The water ripples as the wind gracefully grazes over top of it. In the far distance sits the mountains, defining where the sky starts and the lake ends. The Great Salt Lake provides a more than picture-perfect view, or at least it would if it weren’t for the fact that it’s drying up. Where there used to be a scenic lake sits nothing but a shrunken, dreary remnant of what used to be—one that has the potential to kill.

It is no surprise that the water levels of the lake are constantly fluctuating; it is a natural process that occurs with time. But if that is the case, then why is the situation with the Great Salt Lake any different from any other lake? It is worse for the simple fact that the Great Salt Lake has reached an unprecedented low—reaching 19 feet below what it normally would be and losing 73% of its water according to CNN

But even worse? It is estimated that we only have about five years to fix it.
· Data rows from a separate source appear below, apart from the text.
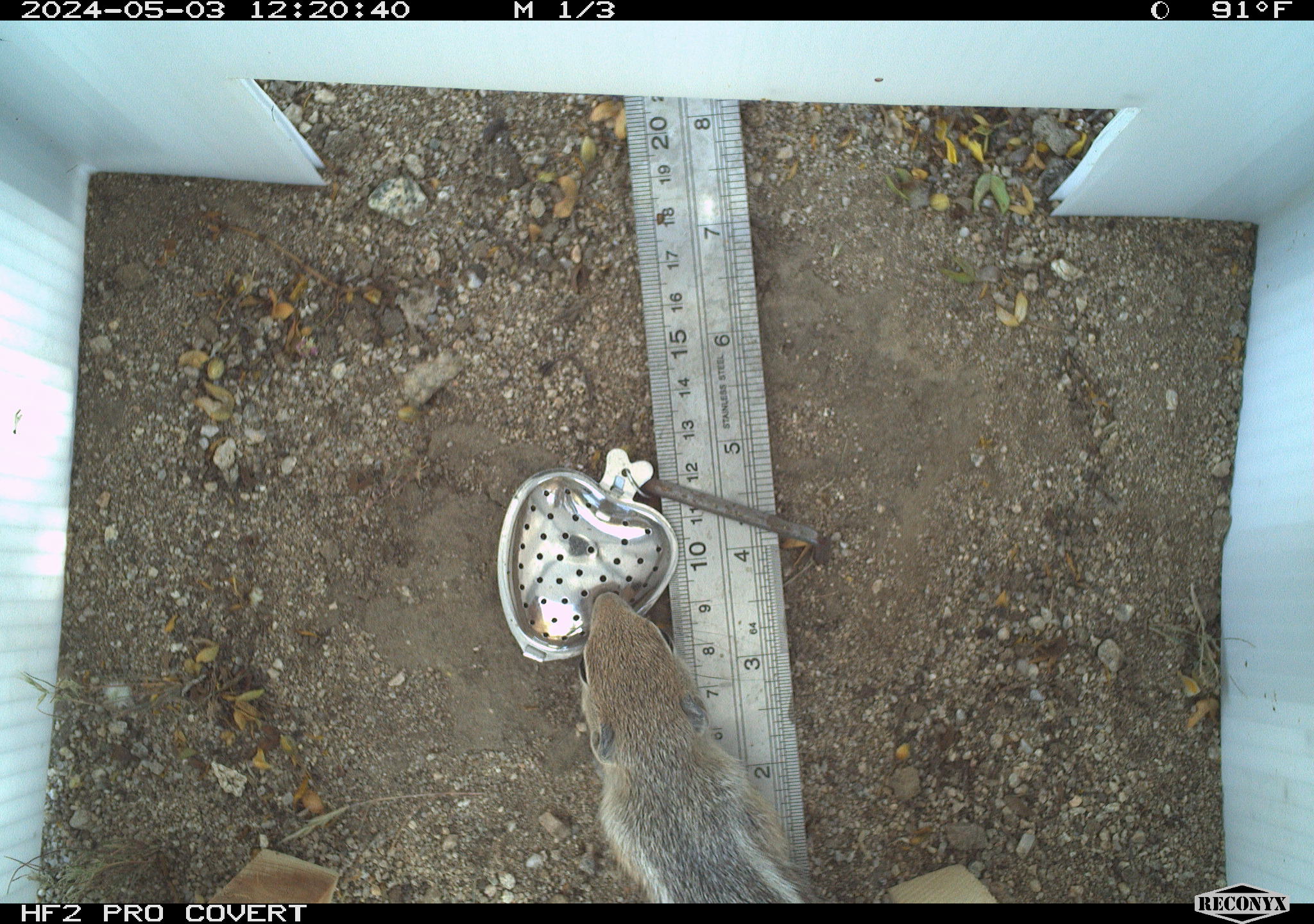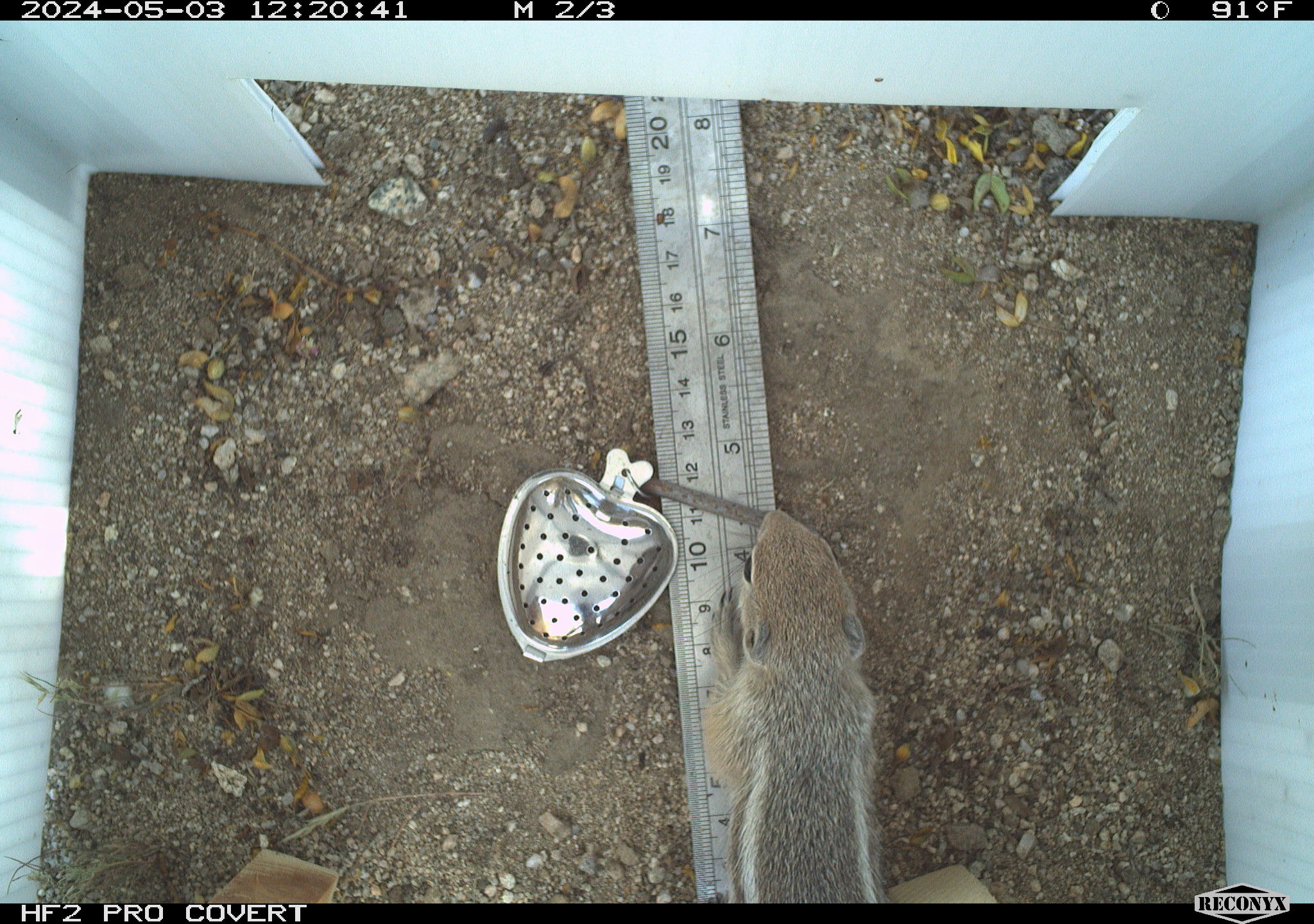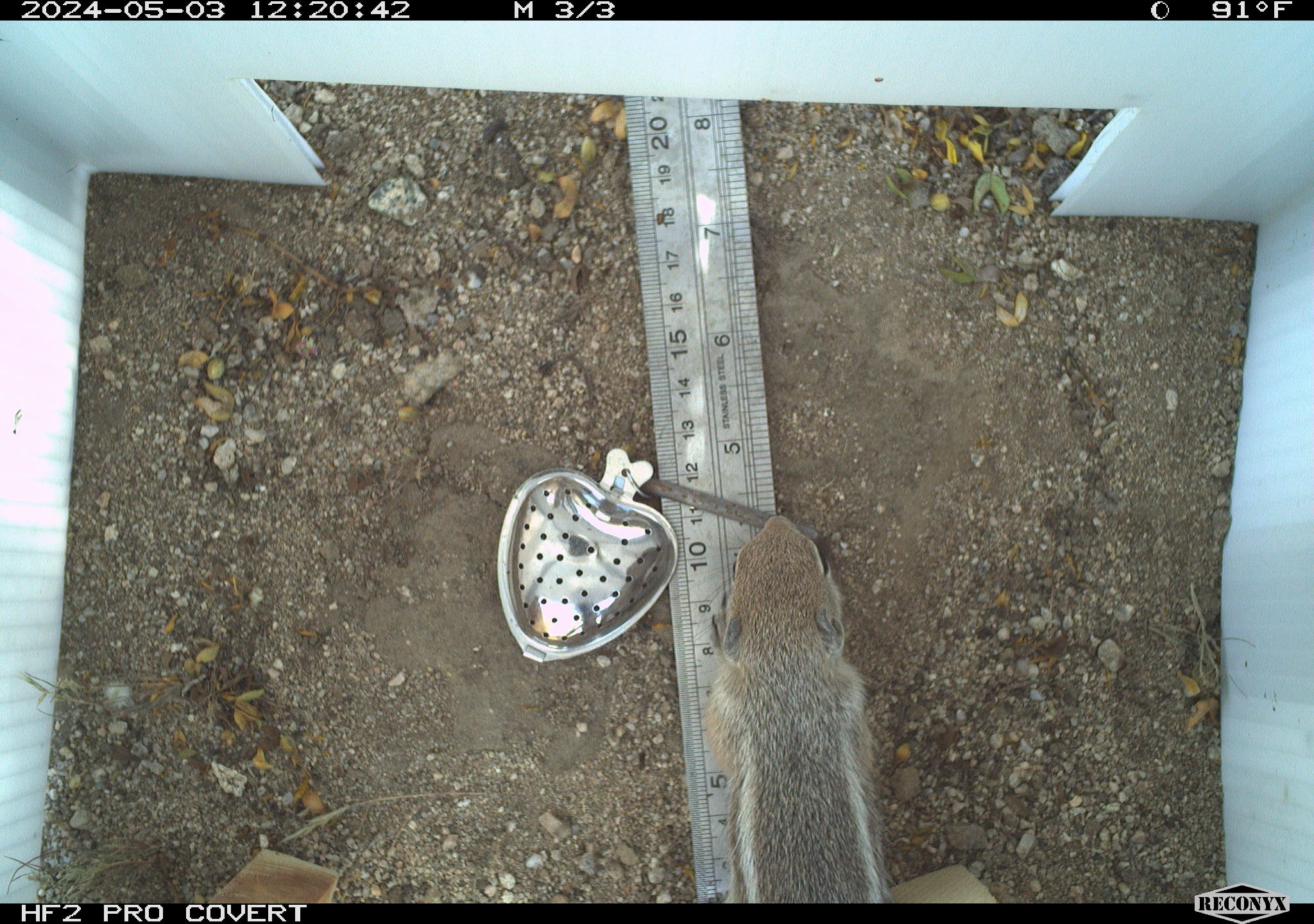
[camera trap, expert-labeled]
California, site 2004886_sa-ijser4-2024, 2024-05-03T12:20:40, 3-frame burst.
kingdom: Animalia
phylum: Chordata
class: Mammalia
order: Rodentia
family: Sciuridae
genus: Ammospermophilus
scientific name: Ammospermophilus leucurus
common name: white-tailed antelope squirrel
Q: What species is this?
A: White-tailed antelope squirrel (Ammospermophilus leucurus).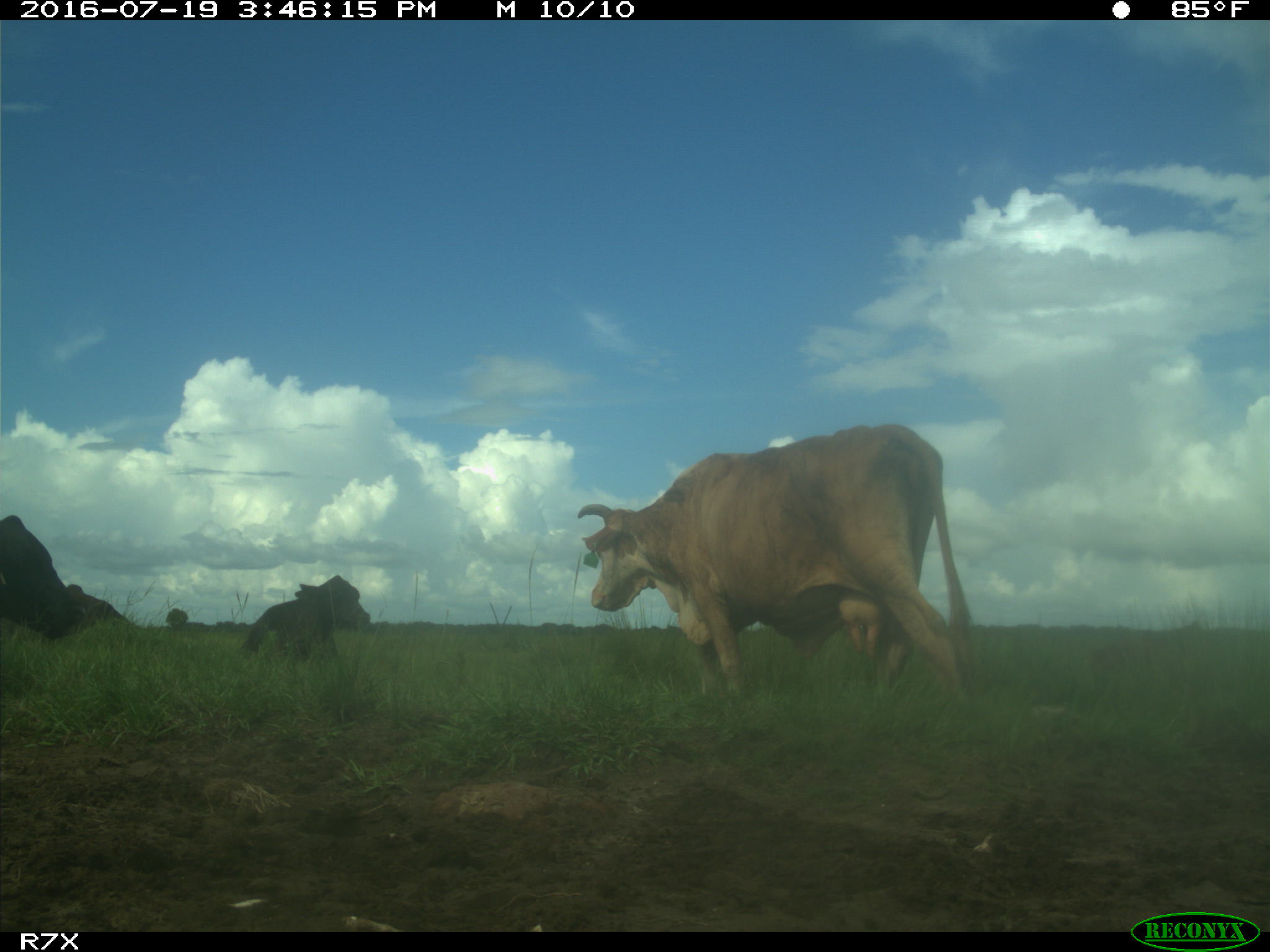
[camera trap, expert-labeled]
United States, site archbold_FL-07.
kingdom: Animalia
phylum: Chordata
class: Mammalia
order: Artiodactyla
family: Bovidae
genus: Bos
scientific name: Bos taurus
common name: domestic cow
It can no longer be a concern that we push to the back of our minds or else the harsh ramifications will surely catch up to us.

The ramifications of the continually dropping water levels are already in place. The lake’s ecosystem is quickly collapsing as the lake continues to lose water. It is home to millions of brine shrimp and brine flies—all of which are used to feed the 10 million migratory birds that use the lake to rest, refuel, and repopulate. As a result, the organisms that are living within or dependent upon that lake are immensely impacted due to the loss of a source of food or being displaced. 

Although the loss of an entire ecosystem is more than alarming, it is not the only problem raising red flags; in addition to the falling ecosystem are the concerns about the consequences the lake has in store for the people. The crisis of the lake completely drying threatens the billion-dollar industry of mining all the natural resources that the lake holds; it is the same industry that provides about 7,706 jobs annually, so to lose the lake would mean losing a large source of jobs for the people and an even larger source of income for the government.

On top of the impending financial threat looming over the people is the arguably even worse threat to people’s health. As winds blow over the soon-to-be barren lake, it moves the dust particles along with them—particles that contain arsenic and mercury according to the New York Times—right into the lungs of the people. These pollutants are linked to high rates of asthma, heart and lung diseases, and early death.

All of these complications gradually arose; they are the result of excessive water consumption and, to almost no one’s surprise, climate change. The combination of 70 percent of the state’s water going to agriculture, 9 percent to mineral extraction, 9 percent to cities, and the weather continually heating up, leaves essentially no water for the actual lake, resulting in the deadly consequences we are seeing now. 

There needs to be a drastic change in order for any hope to return things back to normal. Luckily, state lawmakers are already starting to take action with new bills, going as far as to give incentives to farmers who use less water from the rivers that feed into the lake. 

The Great Salt Lake is drying up right before our eyes. It can no longer be a concern that we push to the back of our minds or else the harsh ramifications will surely catch up to us.